Focinheira — 17.04.24

Se o dragão abrisse suas presas para lançar todo seu encanto sobre o outro, o que o protegeria de ser atingido com fogo guela’baixo, justo onde é mais sensível? Não tem como ter certeza ou segurança o suficiente pra retirar a focinheira do temor; prefiro continuar falando baixo e sendo indisponível.

Se cuspissem em minha boca com o fogo escuro da desilusão e da rejeição, todo o veneno que guardo dentro de mim queimaria. E não há como evitar essa agonia. Aprisionado por este medo de ser maltratado, isolo-me num mundo de eterna fantasia; minha escuridão é o palco dos astros celestes, e eu sou aquele que tudo cria.

Mas me sinto com fome. Então, traço minha cauda, tentando me fazer infinito, mas nunca a alcanço. Estou em busca de alguém que ame, mas sempre me canso. No fim, não tenho com quem ser manso, e nem quem possa me aquecer no descanso. *

O dragão, de sorriso caído e olhos cansados, se resigna na prisão. Suas dores e seus venenos pingam, amaldiçoados. Escapa, por debaixo das escamas, os moios de inadequação que passaram por tanta introjeção. Mas engolir a gasolina não foi suficiente, nem mesmo uma sábia escolha. Agora, tornara-se uma máquina na encolha.

Deita no quarto, escuro e apertado, como um gato, largado — por vezes estirados. Afinal, não é isso o que os dragões são? Gatos, rejeitados e abandonados… Mas não com gentis donos e sendo bem-cuidados: sendo ocultados, morando no porão junto às tristezas e aos fardos de seu ser desnorteado.
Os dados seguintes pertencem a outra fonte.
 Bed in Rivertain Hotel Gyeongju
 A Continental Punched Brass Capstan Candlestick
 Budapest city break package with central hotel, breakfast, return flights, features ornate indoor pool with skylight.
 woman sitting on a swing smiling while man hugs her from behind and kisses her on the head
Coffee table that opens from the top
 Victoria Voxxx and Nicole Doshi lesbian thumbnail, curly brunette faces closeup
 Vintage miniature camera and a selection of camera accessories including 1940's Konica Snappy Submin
Pouco ruge, pouco brada… Pouco pede, pouco estraga; mas muito fede, muito rosna… Muito foge, pouco entrosa. E, no final, não há o desabrochar da rosa. Não existe um contato com a experiência de beleza, apenas com a dolorosa. E o dragão finge não sentir tristeza. Pouco se sente atingido por si mesmo, mas se sente queimado pelos espinhos da rosa. Nunca a abraça, apenas a admira de longe. Vê muita graça, mas esconde.
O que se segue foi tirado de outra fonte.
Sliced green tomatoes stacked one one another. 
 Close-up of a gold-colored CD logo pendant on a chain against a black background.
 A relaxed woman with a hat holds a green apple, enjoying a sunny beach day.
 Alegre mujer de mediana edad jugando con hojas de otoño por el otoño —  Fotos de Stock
É entidade guardada num manto de sombras com olhos brilhosos, brancos e brandos. Faz silêncio — mas deseja estar aos prantos. Mas viu que não o salva em nada, então preferiu permanecer calada. Pressionada e reprimida, tornou-se fragilizada e comprimida, retraída. É densa, é tensa; pede licença e nunca profere ofensa, nunca é intensa, não como desejaria — isso a mataria, então prefere permanecer na fantasia.
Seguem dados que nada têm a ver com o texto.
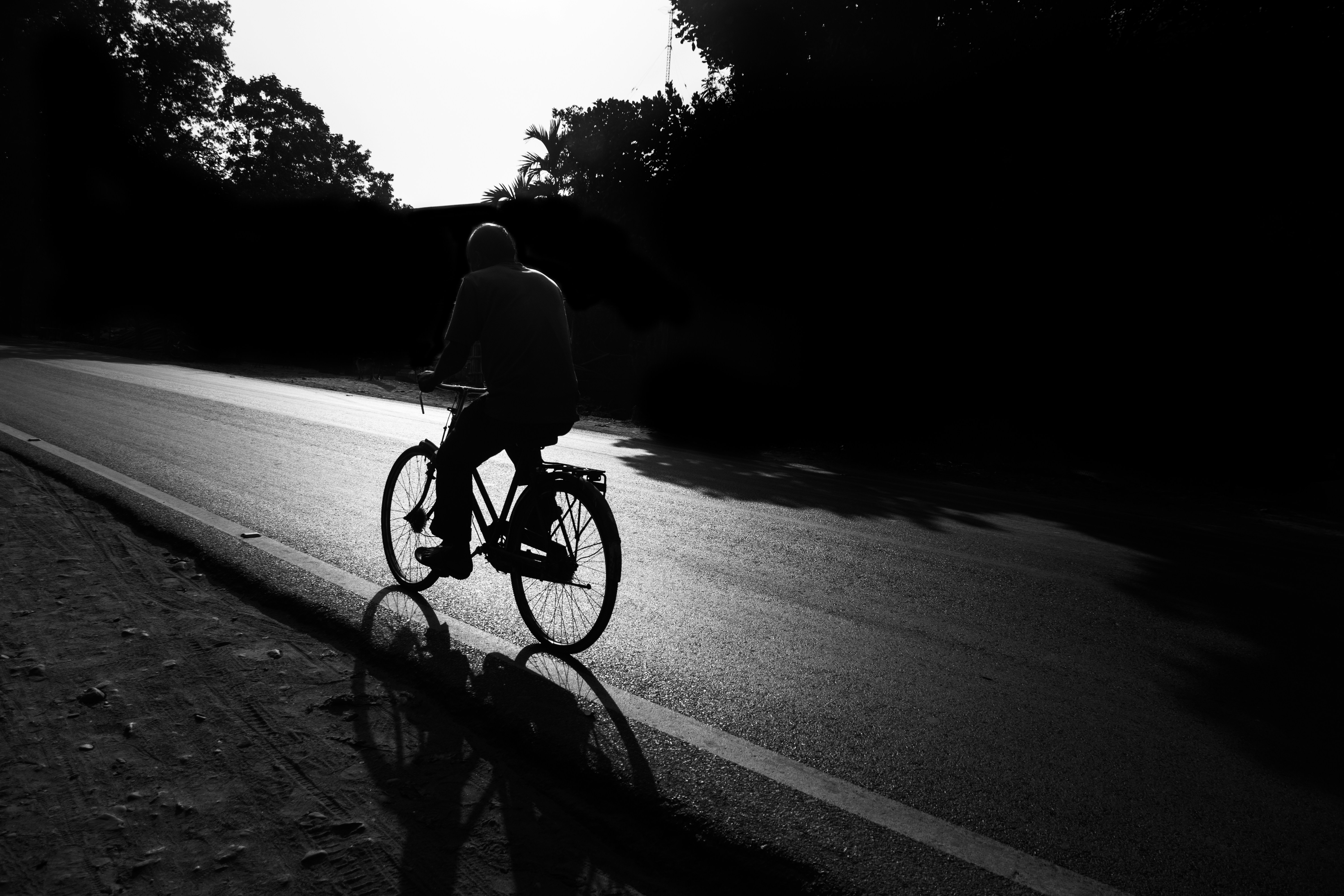 a person riding a bike down a street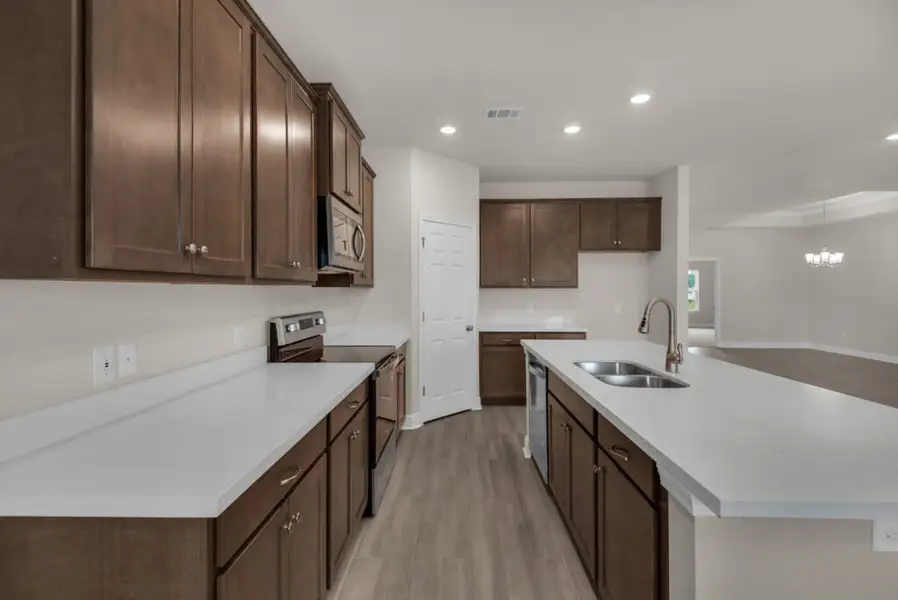 Representative furnished interior of a home built from the Osprey by Holiday Builders in Yellow River Ranch, Milton (Image 4). Representative furnished interior of a home built from the Osprey by Holiday Builders in Yellow River Ranch, Milton (Image 4).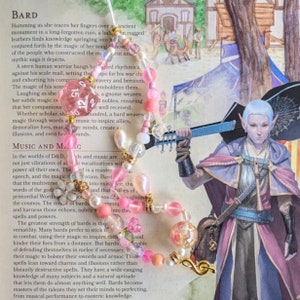 May include: A pink and white beaded necklace with a gold treble clef charm. The necklace is lying on a book with text about the role of music and magic in a fantasy world. The text includes the words "Music and Magic".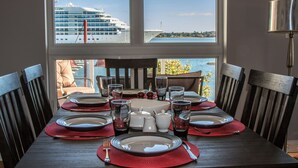 A dining table set for eight with a view of a cruise ship and water. -  Walk to Fine Restaurants & Confederation Centre of The Arts. (Charlottetown)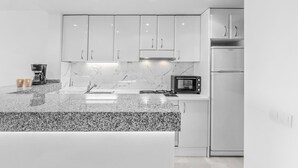 Cozinha moderna com armários brancos, bancada de granito, cafeteira, micro-ondas e geladeira.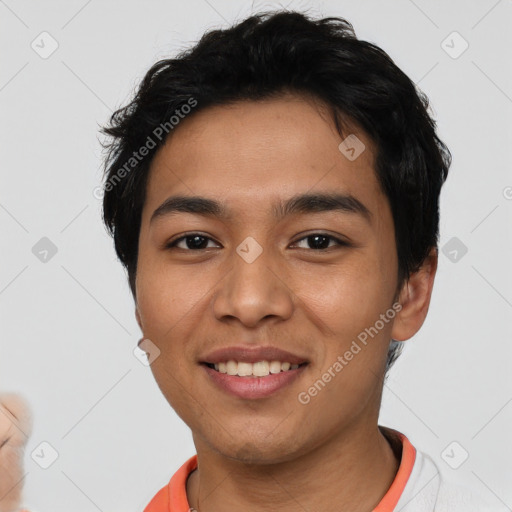 Joyful latino young-adult male with short  black hair and brown eyes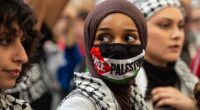 The findings reveal one in ten of those aged 18 to 24 have a ­'favourable view' of Hamas. (Protesters attend a 'Stop The War Coalition')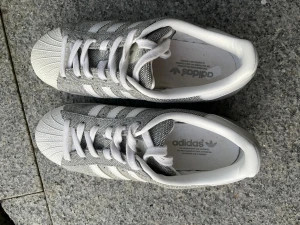 Adidas Superstar grå/vita sneakers - Adidas Superstar sneakers i grått/silver och vitt med klassiska tre ränder på sidan. Skorna har snörning och rund tå. Knappt använda. Perfekt för dig som gillar retrostil och streetwear.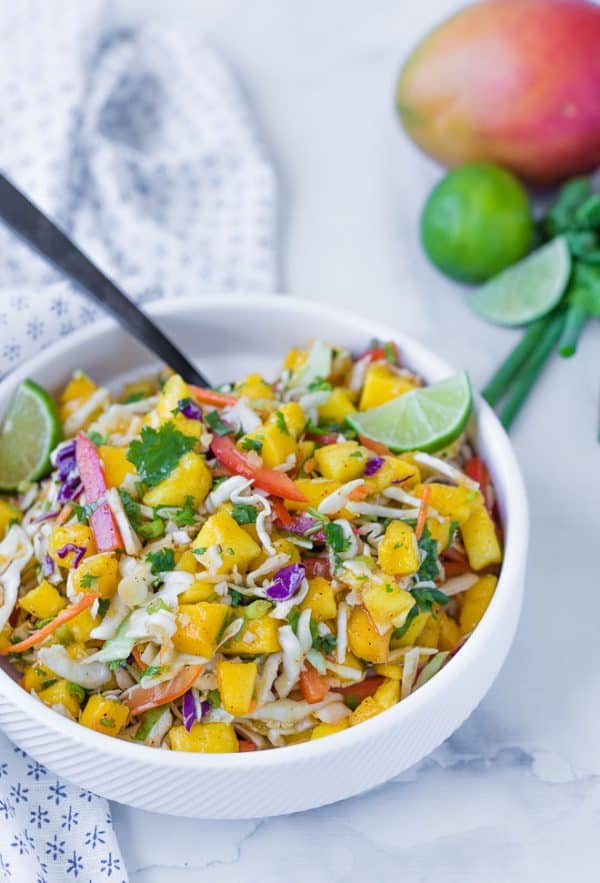 Image of mango slaw for tacos, in a white bowl with a mango and limes in the background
De patas sobrepostas, ela repousa sua cabeça a queixo e, silenciosamente, admira a rosa. Nesse eterno castigo, observa, sem qualquer emoção. Ao som de labaredas fracas, sente fome, e sonha, e idealiza a comida que satisfará seu ser, o licor purificado que a fará contente. Mas não existe libertação, e não há redenção — não se deve comer as rosas para degustar sua beleza, então… permanece mansa, e domada pelos próprios medos, na prisão, sem poder morder, comer, dilacerar ou mamar; ela permanece, aprisionada por sua voracidade. A focinheira retém sua intensidade e a impede de alcançar o ser. Pensa em morrer, mas deseja apenas realmente viver. Quer subir: iluminadas, as escadas para fora do porão, para além do portão… quer conhecer, quer crescer: quer deslumbrar o amanhecer e escutar o anoitecer, sem o sentimento de não pertencer ou de dever. Quer tocar o gramado e não se sentir mais culpado. O que é a focinheira? O pecado.